(What is expected):
The output must start at the line containing "Франция 20 франков 1993 Триметалл //(JL)" in the records below and stop at the last line, matching each line exactly and leaving out every picture.

=== The data ===

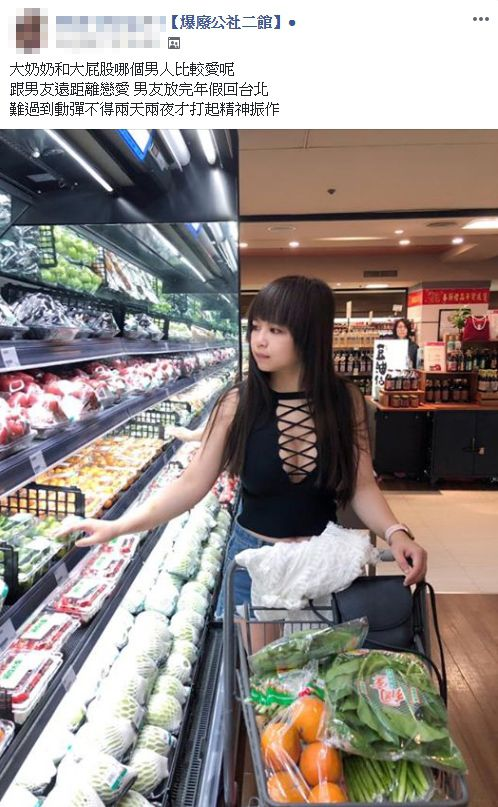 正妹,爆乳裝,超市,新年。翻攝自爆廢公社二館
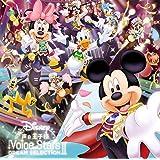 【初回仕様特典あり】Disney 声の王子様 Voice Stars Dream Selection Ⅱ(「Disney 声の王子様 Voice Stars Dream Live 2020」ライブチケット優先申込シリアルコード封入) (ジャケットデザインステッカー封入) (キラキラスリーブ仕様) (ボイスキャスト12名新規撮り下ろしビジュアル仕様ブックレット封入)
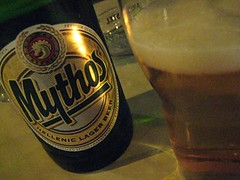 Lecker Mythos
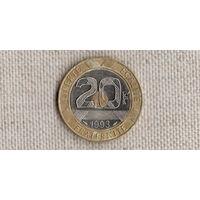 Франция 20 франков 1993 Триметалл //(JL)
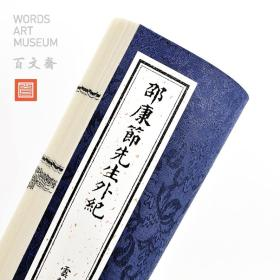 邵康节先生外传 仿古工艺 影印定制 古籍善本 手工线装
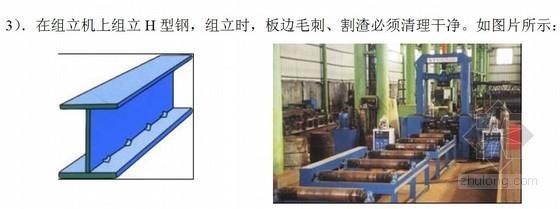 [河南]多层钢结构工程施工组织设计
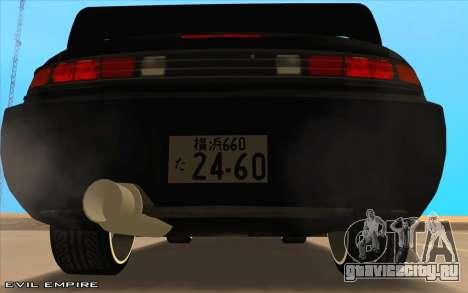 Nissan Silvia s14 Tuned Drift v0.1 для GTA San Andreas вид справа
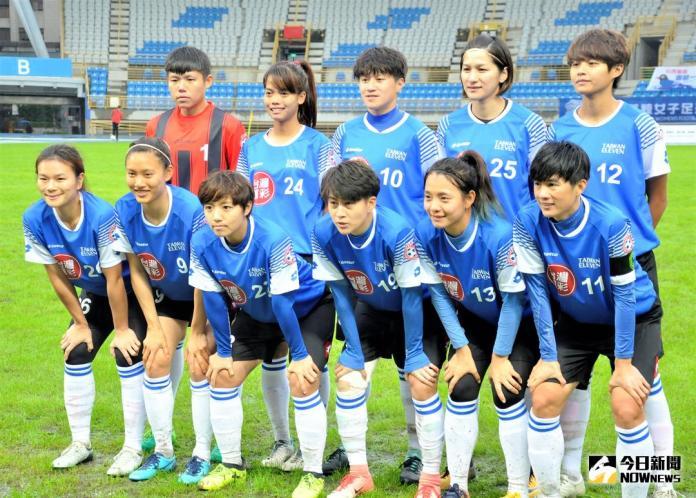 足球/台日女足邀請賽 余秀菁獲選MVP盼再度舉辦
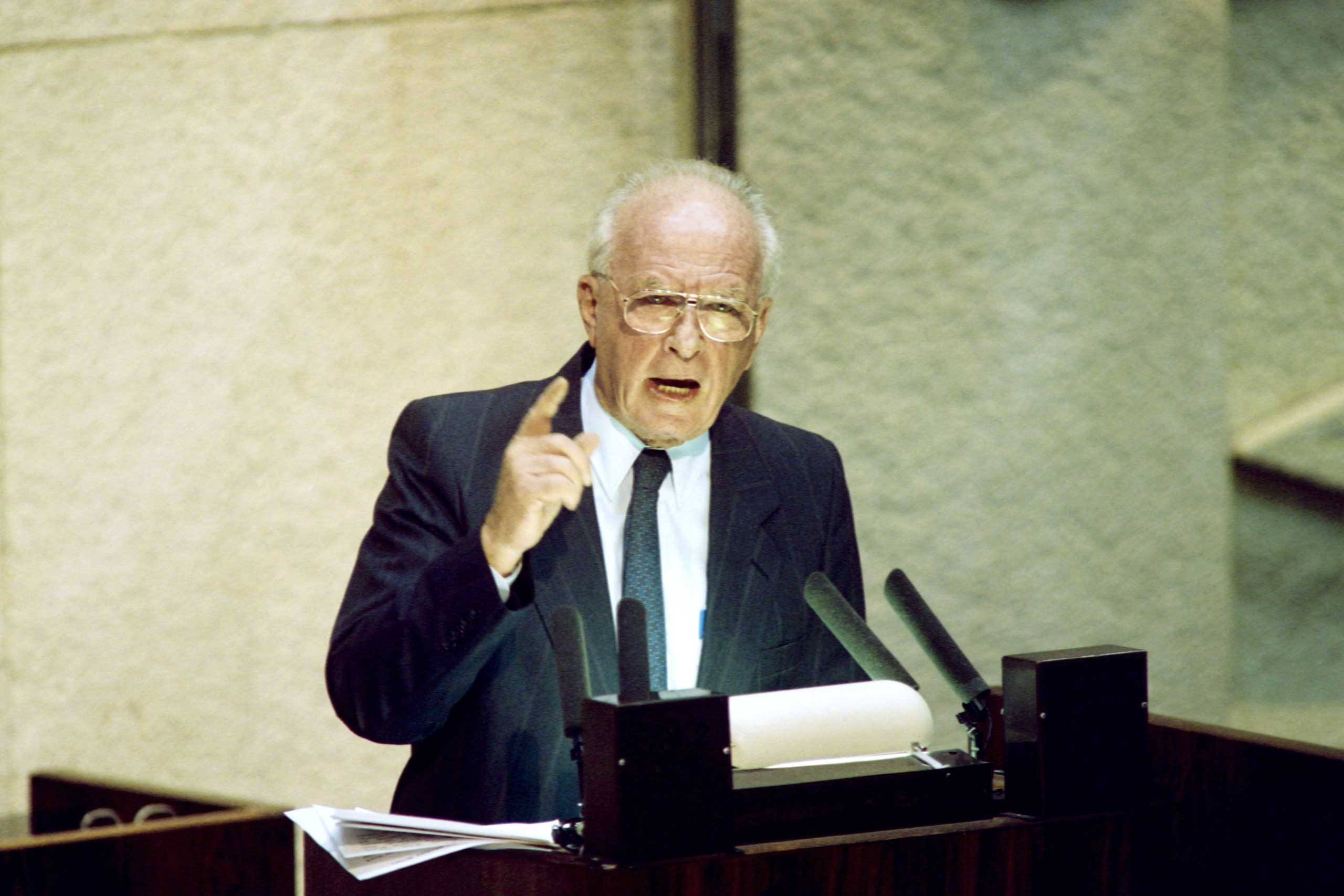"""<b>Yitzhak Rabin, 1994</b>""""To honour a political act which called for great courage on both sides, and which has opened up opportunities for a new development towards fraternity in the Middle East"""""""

===

(Task response):
 Франция 20 франков 1993 Триметалл //(JL)
 邵康节先生外传 仿古工艺 影印定制 古籍善本 手工线装
 [河南]多层钢结构工程施工组织设计
 Nissan Silvia s14 Tuned Drift v0.1 для GTA San Andreas вид справа
 足球/台日女足邀請賽 余秀菁獲選MVP盼再度舉辦
"""<b>Yitzhak Rabin, 1994</b>""""To honour a political act which called for great courage on both sides, and which has opened up opportunities for a new development towards fraternity in the Middle East"""""""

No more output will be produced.